PROBLEM TO SOLVE |
Pick out every line in the data below that contains the string "goalkeeper", matching case exactly, and copy each of those lines.

(Rows from a dataset on spatial reasoning)
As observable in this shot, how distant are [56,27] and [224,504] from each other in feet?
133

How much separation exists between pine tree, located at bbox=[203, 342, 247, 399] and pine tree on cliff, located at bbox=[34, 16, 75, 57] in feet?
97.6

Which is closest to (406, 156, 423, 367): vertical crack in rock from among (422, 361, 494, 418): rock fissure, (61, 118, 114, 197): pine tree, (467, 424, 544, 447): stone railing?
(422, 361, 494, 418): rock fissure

--

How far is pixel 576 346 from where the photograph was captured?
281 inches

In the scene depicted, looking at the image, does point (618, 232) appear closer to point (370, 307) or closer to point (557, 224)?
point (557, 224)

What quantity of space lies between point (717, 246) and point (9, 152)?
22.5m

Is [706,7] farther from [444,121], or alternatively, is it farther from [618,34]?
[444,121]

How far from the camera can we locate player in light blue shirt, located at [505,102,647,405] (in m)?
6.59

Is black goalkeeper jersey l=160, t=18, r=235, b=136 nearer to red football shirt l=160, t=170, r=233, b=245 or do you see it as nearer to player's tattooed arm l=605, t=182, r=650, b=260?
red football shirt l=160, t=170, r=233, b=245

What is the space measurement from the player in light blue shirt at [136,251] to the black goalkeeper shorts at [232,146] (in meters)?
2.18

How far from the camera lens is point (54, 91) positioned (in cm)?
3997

EXERCISE OUTPUT |
Is black goalkeeper jersey l=160, t=18, r=235, b=136 nearer to red football shirt l=160, t=170, r=233, b=245 or do you see it as nearer to player's tattooed arm l=605, t=182, r=650, b=260?
What is the space measurement from the player in light blue shirt at [136,251] to the black goalkeeper shorts at [232,146] (in meters)?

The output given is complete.